PROBLEM TO SOLVE: Nothing but the data below, returned exactly, should appear in the answer.

SUPPLIED DATA Block Start

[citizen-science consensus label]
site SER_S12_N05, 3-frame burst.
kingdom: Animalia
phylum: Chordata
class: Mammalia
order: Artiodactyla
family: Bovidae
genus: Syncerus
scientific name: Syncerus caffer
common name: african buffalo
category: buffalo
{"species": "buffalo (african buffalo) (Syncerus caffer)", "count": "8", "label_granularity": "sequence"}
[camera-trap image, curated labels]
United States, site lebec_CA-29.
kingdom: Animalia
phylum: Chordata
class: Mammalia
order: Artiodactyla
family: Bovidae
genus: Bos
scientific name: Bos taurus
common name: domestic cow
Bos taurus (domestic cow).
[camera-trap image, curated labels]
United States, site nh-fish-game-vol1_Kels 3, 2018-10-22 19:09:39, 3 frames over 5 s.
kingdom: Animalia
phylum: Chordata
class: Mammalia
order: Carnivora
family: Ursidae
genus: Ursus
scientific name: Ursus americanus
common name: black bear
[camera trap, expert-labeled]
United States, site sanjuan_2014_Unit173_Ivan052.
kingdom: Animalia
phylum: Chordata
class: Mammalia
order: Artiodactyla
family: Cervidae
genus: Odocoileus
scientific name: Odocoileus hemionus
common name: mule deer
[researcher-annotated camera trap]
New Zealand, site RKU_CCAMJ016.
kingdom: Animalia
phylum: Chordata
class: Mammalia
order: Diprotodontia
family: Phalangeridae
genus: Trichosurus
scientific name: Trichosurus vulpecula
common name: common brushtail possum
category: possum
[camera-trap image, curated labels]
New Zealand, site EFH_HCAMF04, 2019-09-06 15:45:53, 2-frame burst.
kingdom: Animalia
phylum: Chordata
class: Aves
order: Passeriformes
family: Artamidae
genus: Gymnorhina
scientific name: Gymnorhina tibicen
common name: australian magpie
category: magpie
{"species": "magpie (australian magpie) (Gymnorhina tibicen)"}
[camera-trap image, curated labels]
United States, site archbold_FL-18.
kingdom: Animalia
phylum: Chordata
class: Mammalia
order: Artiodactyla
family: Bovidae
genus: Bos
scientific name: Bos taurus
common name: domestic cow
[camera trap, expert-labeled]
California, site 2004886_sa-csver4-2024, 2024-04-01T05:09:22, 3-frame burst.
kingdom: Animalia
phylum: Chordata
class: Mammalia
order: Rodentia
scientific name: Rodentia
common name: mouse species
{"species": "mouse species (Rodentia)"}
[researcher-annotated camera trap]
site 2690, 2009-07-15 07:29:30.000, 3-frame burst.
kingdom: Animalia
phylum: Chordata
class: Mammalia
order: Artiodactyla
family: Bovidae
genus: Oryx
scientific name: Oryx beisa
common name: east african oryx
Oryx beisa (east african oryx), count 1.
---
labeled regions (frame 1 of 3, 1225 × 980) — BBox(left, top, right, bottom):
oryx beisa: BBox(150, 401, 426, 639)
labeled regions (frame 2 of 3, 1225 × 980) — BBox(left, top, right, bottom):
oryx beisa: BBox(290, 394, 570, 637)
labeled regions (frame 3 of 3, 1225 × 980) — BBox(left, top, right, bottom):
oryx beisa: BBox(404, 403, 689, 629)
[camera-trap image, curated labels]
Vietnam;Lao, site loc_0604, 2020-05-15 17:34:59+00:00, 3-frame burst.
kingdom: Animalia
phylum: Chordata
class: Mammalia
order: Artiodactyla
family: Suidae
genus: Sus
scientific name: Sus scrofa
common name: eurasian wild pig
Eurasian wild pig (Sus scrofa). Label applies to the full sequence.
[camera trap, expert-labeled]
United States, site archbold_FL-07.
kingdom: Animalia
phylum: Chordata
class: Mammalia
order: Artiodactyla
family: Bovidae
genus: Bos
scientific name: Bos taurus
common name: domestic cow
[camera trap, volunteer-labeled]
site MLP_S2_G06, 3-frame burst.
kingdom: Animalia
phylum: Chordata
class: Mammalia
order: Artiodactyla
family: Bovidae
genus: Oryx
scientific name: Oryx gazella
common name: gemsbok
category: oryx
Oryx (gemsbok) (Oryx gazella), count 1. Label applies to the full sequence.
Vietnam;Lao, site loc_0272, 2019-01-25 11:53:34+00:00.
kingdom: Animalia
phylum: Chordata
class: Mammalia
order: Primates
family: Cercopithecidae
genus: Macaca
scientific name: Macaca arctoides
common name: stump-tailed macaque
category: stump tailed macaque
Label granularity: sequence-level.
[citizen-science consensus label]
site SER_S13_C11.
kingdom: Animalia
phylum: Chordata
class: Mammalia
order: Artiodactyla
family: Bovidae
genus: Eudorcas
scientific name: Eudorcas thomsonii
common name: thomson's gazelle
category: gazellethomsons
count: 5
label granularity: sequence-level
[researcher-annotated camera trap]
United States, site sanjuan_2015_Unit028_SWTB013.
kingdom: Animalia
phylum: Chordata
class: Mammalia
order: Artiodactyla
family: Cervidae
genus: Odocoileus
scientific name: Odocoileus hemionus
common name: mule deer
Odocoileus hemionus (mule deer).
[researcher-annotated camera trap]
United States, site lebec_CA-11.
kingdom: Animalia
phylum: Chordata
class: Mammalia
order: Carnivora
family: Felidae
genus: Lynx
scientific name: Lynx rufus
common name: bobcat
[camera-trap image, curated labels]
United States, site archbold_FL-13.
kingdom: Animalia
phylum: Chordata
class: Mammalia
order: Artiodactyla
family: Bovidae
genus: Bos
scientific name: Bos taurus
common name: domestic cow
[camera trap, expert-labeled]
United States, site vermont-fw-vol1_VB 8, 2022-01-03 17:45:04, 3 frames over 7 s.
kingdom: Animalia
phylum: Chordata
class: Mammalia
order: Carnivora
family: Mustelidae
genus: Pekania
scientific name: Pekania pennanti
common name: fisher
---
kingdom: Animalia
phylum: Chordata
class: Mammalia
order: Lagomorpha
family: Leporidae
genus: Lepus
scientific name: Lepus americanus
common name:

SUPPLIED DATA Block End

TASK RESULT:
[citizen-science consensus label]
site SER_S12_N05, 3-frame burst.
kingdom: Animalia
phylum: Chordata
class: Mammalia
order: Artiodactyla
family: Bovidae
genus: Syncerus
scientific name: Syncerus caffer
common name: african buffalo
category: buffalo
{"species": "buffalo (african buffalo) (Syncerus caffer)", "count": "8", "label_granularity": "sequence"}
[camera-trap image, curated labels]
United States, site lebec_CA-29.
kingdom: Animalia
phylum: Chordata
class: Mammalia
order: Artiodactyla
family: Bovidae
genus: Bos
scientific name: Bos taurus
common name: domestic cow
Bos taurus (domestic cow).
[camera-trap image, curated labels]
United States, site nh-fish-game-vol1_Kels 3, 2018-10-22 19:09:39, 3 frames over 5 s.
kingdom: Animalia
phylum: Chordata
class: Mammalia
order: Carnivora
family: Ursidae
genus: Ursus
scientific name: Ursus americanus
common name: black bear
[camera trap, expert-labeled]
United States, site sanjuan_2014_Unit173_Ivan052.
kingdom: Animalia
phylum: Chordata
class: Mammalia
order: Artiodactyla
family: Cervidae
genus: Odocoileus
scientific name: Odocoileus hemionus
common name: mule deer
[researcher-annotated camera trap]
New Zealand, site RKU_CCAMJ016.
kingdom: Animalia
phylum: Chordata
class: Mammalia
order: Diprotodontia
family: Phalangeridae
genus: Trichosurus
scientific name: Trichosurus vulpecula
common name: common brushtail possum
category: possum
[camera-trap image, curated labels]
New Zealand, site EFH_HCAMF04, 2019-09-06 15:45:53, 2-frame burst.
kingdom: Animalia
phylum: Chordata
class: Aves
order: Passeriformes
family: Artamidae
genus: Gymnorhina
scientific name: Gymnorhina tibicen
common name: australian magpie
category: magpie
{"species": "magpie (australian magpie) (Gymnorhina tibicen)"}
[camera-trap image, curated labels]
United States, site archbold_FL-18.
kingdom: Animalia
phylum: Chordata
class: Mammalia
order: Artiodactyla
family: Bovidae
genus: Bos
scientific name: Bos taurus
common name: domestic cow
[camera trap, expert-labeled]
California, site 2004886_sa-csver4-2024, 2024-04-01T05:09:22, 3-frame burst.
kingdom: Animalia
phylum: Chordata
class: Mammalia
order: Rodentia
scientific name: Rodentia
common name: mouse species
{"species": "mouse species (Rodentia)"}
[researcher-annotated camera trap]
site 2690, 2009-07-15 07:29:30.000, 3-frame burst.
kingdom: Animalia
phylum: Chordata
class: Mammalia
order: Artiodactyla
family: Bovidae
genus: Oryx
scientific name: Oryx beisa
common name: east african oryx
Oryx beisa (east african oryx), count 1.
---
labeled regions (frame 1 of 3, 1225 × 980) — BBox(left, top, right, bottom):
oryx beisa: BBox(150, 401, 426, 639)
labeled regions (frame 2 of 3, 1225 × 980) — BBox(left, top, right, bottom):
oryx beisa: BBox(290, 394, 570, 637)
labeled regions (frame 3 of 3, 1225 × 980) — BBox(left, top, right, bottom):
oryx beisa: BBox(404, 403, 689, 629)
[camera-trap image, curated labels]
Vietnam;Lao, site loc_0604, 2020-05-15 17:34:59+00:00, 3-frame burst.
kingdom: Animalia
phylum: Chordata
class: Mammalia
order: Artiodactyla
family: Suidae
genus: Sus
scientific name: Sus scrofa
common name: eurasian wild pig
Eurasian wild pig (Sus scrofa). Label applies to the full sequence.
[camera trap, expert-labeled]
United States, site archbold_FL-07.
kingdom: Animalia
phylum: Chordata
class: Mammalia
order: Artiodactyla
family: Bovidae
genus: Bos
scientific name: Bos taurus
common name: domestic cow
[camera trap, volunteer-labeled]
site MLP_S2_G06, 3-frame burst.
kingdom: Animalia
phylum: Chordata
class: Mammalia
order: Artiodactyla
family: Bovidae
genus: Oryx
scientific name: Oryx gazella
common name: gemsbok
category: oryx
Oryx (gemsbok) (Oryx gazella), count 1. Label applies to the full sequence.
Vietnam;Lao, site loc_0272, 2019-01-25 11:53:34+00:00.
kingdom: Animalia
phylum: Chordata
class: Mammalia
order: Primates
family: Cercopithecidae
genus: Macaca
scientific name: Macaca arctoides
common name: stump-tailed macaque
category: stump tailed macaque
Label granularity: sequence-level.
[citizen-science consensus label]
site SER_S13_C11.
kingdom: Animalia
phylum: Chordata
class: Mammalia
order: Artiodactyla
family: Bovidae
genus: Eudorcas
scientific name: Eudorcas thomsonii
common name: thomson's gazelle
category: gazellethomsons
count: 5
label granularity: sequence-level
[researcher-annotated camera trap]
United States, site sanjuan_2015_Unit028_SWTB013.
kingdom: Animalia
phylum: Chordata
class: Mammalia
order: Artiodactyla
family: Cervidae
genus: Odocoileus
scientific name: Odocoileus hemionus
common name: mule deer
Odocoileus hemionus (mule deer).
[researcher-annotated camera trap]
United States, site lebec_CA-11.
kingdom: Animalia
phylum: Chordata
class: Mammalia
order: Carnivora
family: Felidae
genus: Lynx
scientific name: Lynx rufus
common name: bobcat
[camera-trap image, curated labels]
United States, site archbold_FL-13.
kingdom: Animalia
phylum: Chordata
class: Mammalia
order: Artiodactyla
family: Bovidae
genus: Bos
scientific name: Bos taurus
common name: domestic cow
[camera trap, expert-labeled]
United States, site vermont-fw-vol1_VB 8, 2022-01-03 17:45:04, 3 frames over 7 s.
kingdom: Animalia
phylum: Chordata
class: Mammalia
order: Carnivora
family: Mustelidae
genus: Pekania
scientific name: Pekania pennanti
common name: fisher
---
kingdom: Animalia
phylum: Chordata
class: Mammalia
order: Lagomorpha
family: Leporidae
genus: Lepus
scientific name: Lepus americanus
common name:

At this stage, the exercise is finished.